Pourquoi les chiffres sur la délinquance étrangère sèment le trouble
Une étude officielle montre une hausse de la délinquance étrangère en France depuis 2006. Cependant, ces statistiques, qui tendent à conforter la position du gouvernement, doivent être pris avec prudence.
Entre 2006 et 2011, la part des étrangers parmi les personnes "mises en cause" pour des vols en France est passée de 12,8% à 17,3%, selon les données d'une étude (en PDF) de l'Observatoire national de la délinquance et des réponses pénales (ONDRP) publiée mercredi 15 février. Pour les violences aux personnes, la part est en baisse de 14,2% à 12,4%. Pour les vols sans violence, plus de 20% des mis en cause sont de nationalité étrangère, et le chiffre est inférieur à 8% en matière de dégradations ou de destructions.
Mercredi, les réactions ont afflué de la part des responsables politiques de tous bords, qui se sont empressés de reprendre les chiffres publiés. Sans suivre nécessairement les "mises en garde" de l'ONDRP quant à l'interprétation des données. Pourquoi l'analyse des chiffres sur la délinquance étrangère est-elle si délicate ?
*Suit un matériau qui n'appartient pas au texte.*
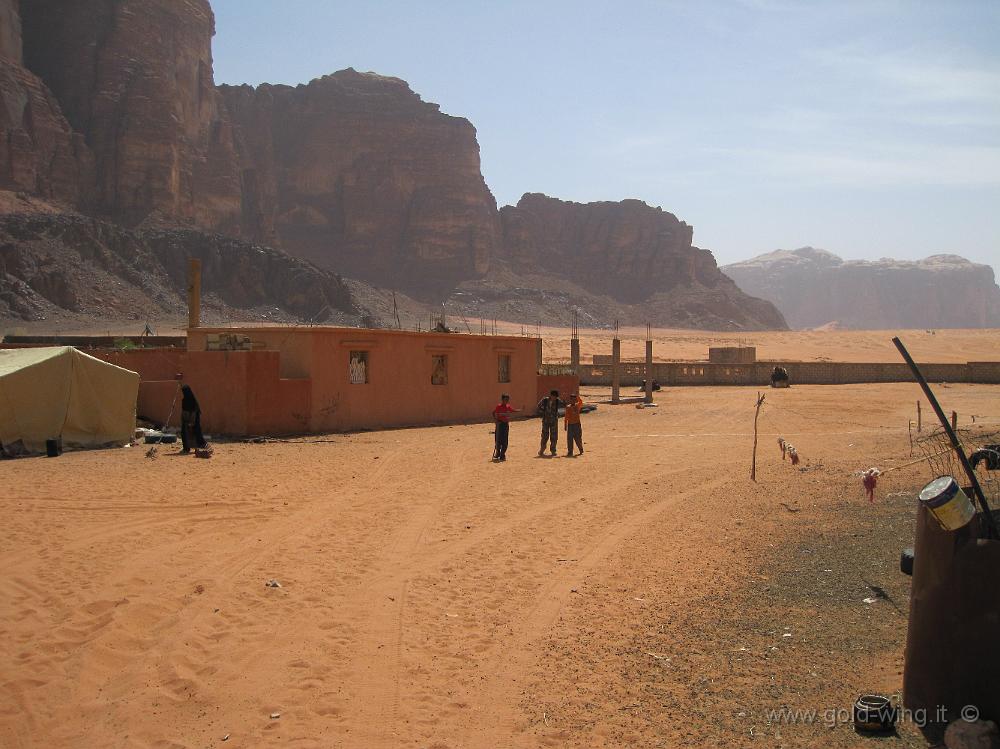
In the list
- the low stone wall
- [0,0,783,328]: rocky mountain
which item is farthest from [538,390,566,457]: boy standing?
[0,0,783,328]: rocky mountain

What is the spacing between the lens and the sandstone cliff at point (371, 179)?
140 meters

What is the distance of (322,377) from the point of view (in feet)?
70.2

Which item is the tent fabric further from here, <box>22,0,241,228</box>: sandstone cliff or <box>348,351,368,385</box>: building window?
<box>22,0,241,228</box>: sandstone cliff

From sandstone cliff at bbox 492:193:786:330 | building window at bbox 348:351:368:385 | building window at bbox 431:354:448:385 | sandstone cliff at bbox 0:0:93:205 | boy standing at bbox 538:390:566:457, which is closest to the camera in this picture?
boy standing at bbox 538:390:566:457

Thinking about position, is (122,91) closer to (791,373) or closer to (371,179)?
(371,179)

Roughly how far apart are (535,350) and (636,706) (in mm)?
22833

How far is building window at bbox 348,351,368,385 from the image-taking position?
22.3m

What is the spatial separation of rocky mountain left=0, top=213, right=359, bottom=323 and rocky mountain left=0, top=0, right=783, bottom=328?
5946 mm

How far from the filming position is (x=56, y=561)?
27.5 feet

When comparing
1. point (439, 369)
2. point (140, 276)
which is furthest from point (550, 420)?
point (140, 276)

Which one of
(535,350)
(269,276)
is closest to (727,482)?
(535,350)

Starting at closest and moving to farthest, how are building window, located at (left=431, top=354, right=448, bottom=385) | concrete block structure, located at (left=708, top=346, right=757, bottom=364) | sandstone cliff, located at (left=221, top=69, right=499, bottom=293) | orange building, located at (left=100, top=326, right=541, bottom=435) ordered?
1. orange building, located at (left=100, top=326, right=541, bottom=435)
2. building window, located at (left=431, top=354, right=448, bottom=385)
3. concrete block structure, located at (left=708, top=346, right=757, bottom=364)
4. sandstone cliff, located at (left=221, top=69, right=499, bottom=293)

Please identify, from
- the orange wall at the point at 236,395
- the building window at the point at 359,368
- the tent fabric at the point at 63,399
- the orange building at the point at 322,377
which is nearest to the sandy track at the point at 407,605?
the tent fabric at the point at 63,399

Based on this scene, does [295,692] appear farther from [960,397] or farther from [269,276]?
[269,276]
• Parce que c'est une première
Pour la première fois, l'Observatoire s'intéresse à la répartition des personnes impliquées par nationalité. Sur ce point, les résultats pourraient plutôt servir le ministre de l'Intérieur, Claude Guéant, qui pointe du doigt depuis fin décembre "une délinquance étrangère supérieure à la moyenne enregistrée dans notre pays" et a mis en cause d'une façon répétée les étrangers venus de Roumanie. L'étude, commandée par Claude Guéant, épluche en détail l'âge, le sexe et la nationalité des étrangers mis en cause entre 2008 et 2010. Elle s'appuie pour cela sur deux fichiers de police et de gendarmerie, le Stic et la BNSD, selon lesquels le nombre de Roumains mis en cause a doublé pour cette période.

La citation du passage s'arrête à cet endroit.